# How do you use the rational root theorem to find the roots of  f(x) = x^3-4x^2-2x+8?

Dec 6, 2015

Use the rational root theorem to identify the possible rational roots to try. Hence find $x = 4$ and hence the other two irrational roots $x = \pm \sqrt{2}$

#### Explanation:

$f \left(x\right) = {x}^{3} - 4 {x}^{2} - 2 x + 8$

By the rational root theorem, any rational roots of $f \left(x\right) = 0$ must be expressible in lowest terms in the form $\frac{p}{q}$ for some integers $p$, $q$ where $p$ is a divisor of the constant term $8$ and $q$ is a divisor of the coefficient $1$ of the leading term.

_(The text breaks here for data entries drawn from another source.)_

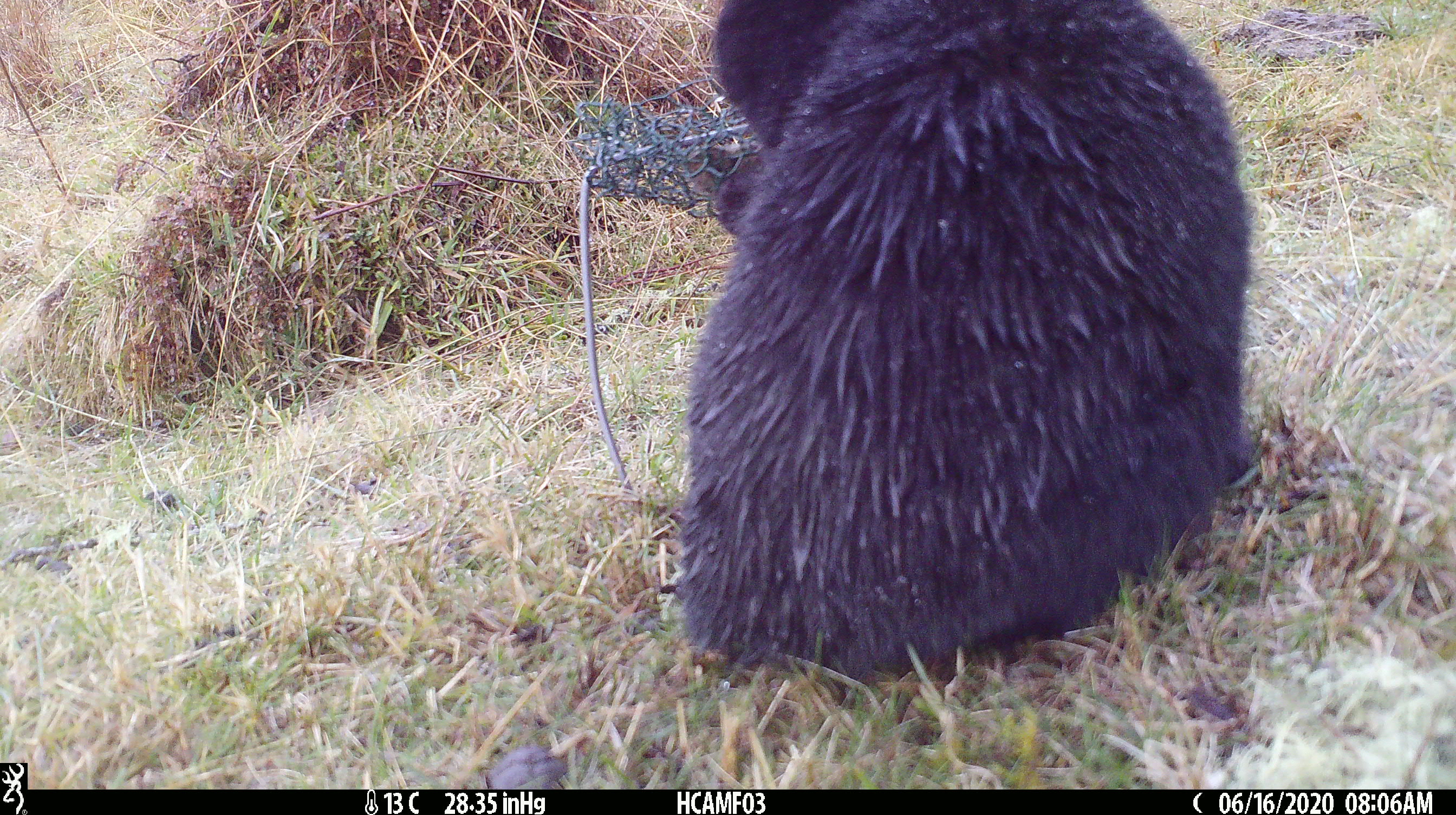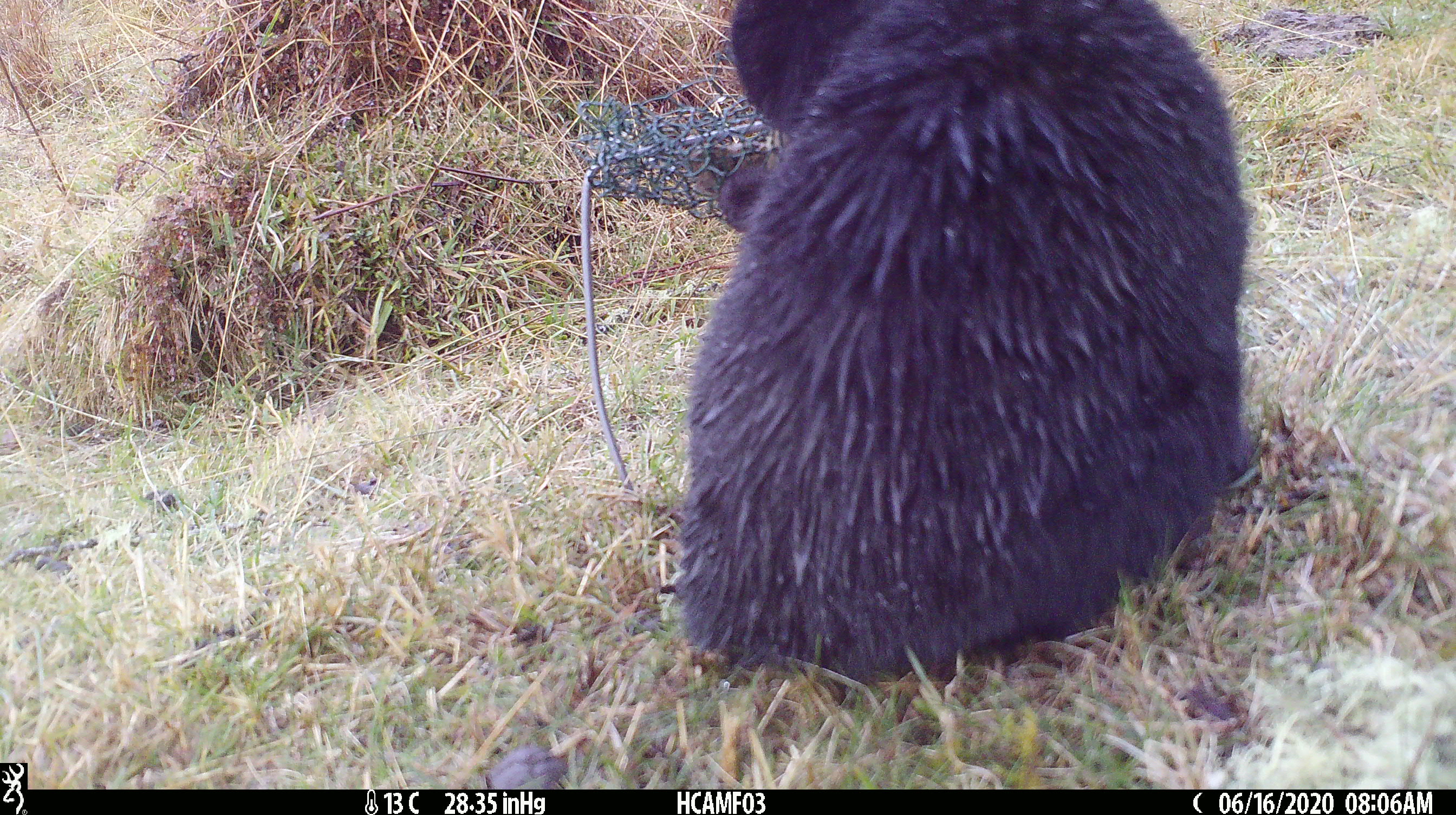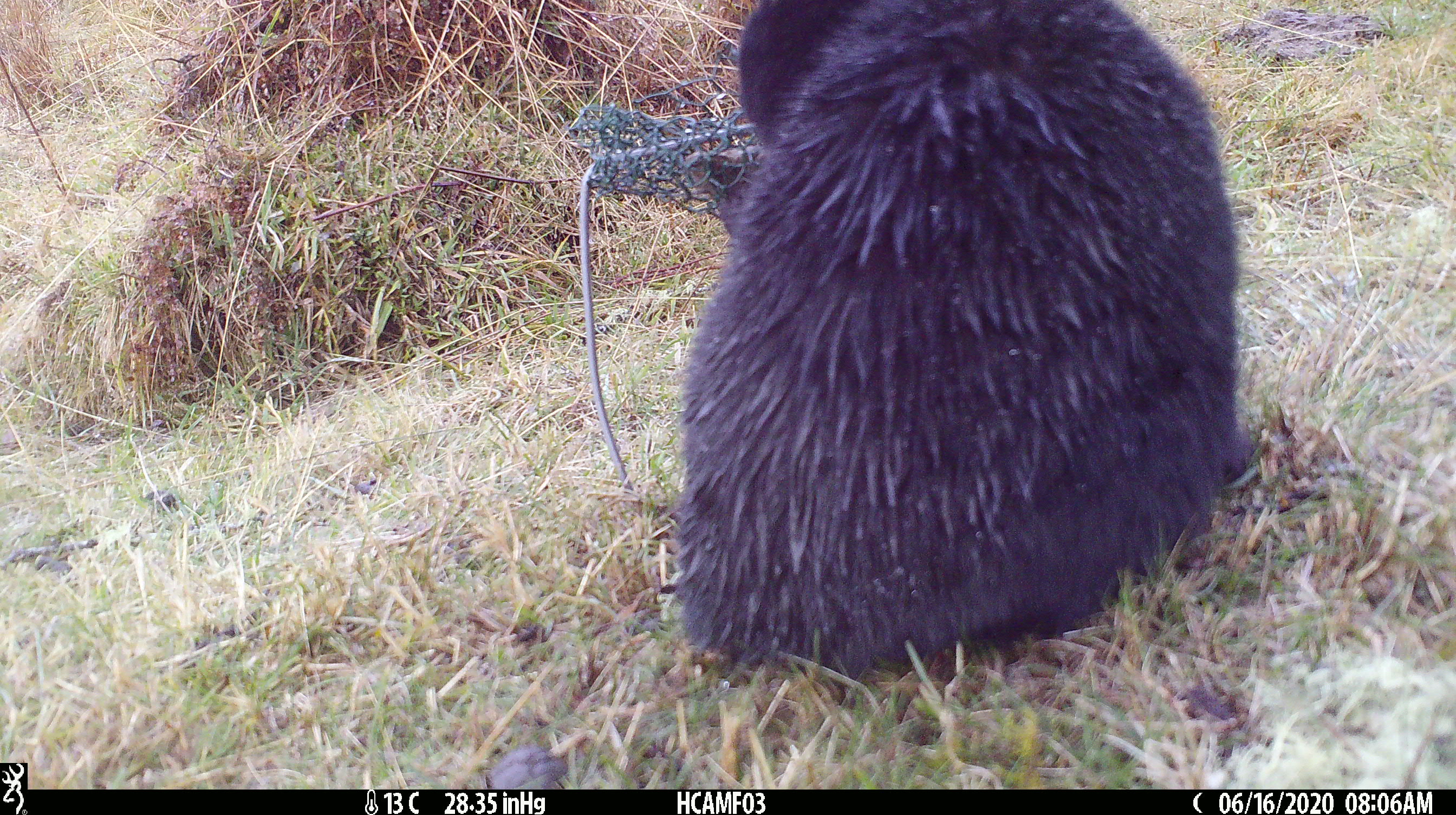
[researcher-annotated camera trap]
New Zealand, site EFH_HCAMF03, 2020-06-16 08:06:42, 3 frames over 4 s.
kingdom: Animalia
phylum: Chordata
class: Mammalia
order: Carnivora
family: Felidae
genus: Felis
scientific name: Felis catus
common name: domestic cat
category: cat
Cat (domestic cat) (Felis catus).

So the only possible rational roots are:

$\pm 1$, $\pm 2$, $\pm 4$, $\pm 8$

$\pm 1$ won't work since the leading term would be odd and the remaining terms are even.

$f \left(2\right) = 8 - 16 - 4 + 8 = - 4$

$f \left(- 2\right) = - 8 - 16 + 4 + 8 = - 12$

$f \left(4\right) = 64 - 64 - 8 + 8 = 0$

So $x = 4$ is a root and $\left(x - 4\right)$ a factor.

${x}^{3} - 4 {x}^{2} - 2 x + 8 = \left(x - 4\right) \left({x}^{2} - 2\right)$

The remaining roots are the irrational roots of ${x}^{2} - 2 = 0$, that is:

$x = \pm \sqrt{2}$